Mobile Kundeneinsätze: Digitalisierung fängt beim Monteur an

Denken Sie einmal darüber nach, wie die Außendiensteinsätze früher organisiert worden sind – oder wie das vielleicht sogar noch heute abläuft. Der Monteur bekommt morgens im Büro seine Aufträge zugeteilt, packt die Ordner für die jeweiligen Anlagen ein, führt die Arbeiten im Laufe des Tages durch, kommt abends (oder am Ende der Woche) mit einem Stapel Papier zurück. Dieser muss – insofern leserlich und vollständig – abgetippt und in die jeweilige Software übertragen werden.

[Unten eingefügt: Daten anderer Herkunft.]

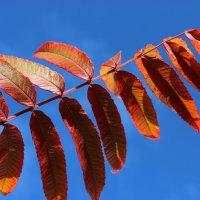 Осенний лист кружит багрово-красный, :: Mariya laimite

Schlanke Abwicklung der Aufträge im Kundendienst

Aufwändig, zeitverzögert, fehleranfällig: Solche papierbasierten Prozesse sind nicht mehr zeitgemäß und ein Hemmschuh in der betrieblichen Organisation. Genau hier setzt Moser mit der neuen Lösung an, denn das Modul „Mobile Kundeneinsätze“ vereinfacht die Außendienst- und Verwaltungsarbeit deutlich.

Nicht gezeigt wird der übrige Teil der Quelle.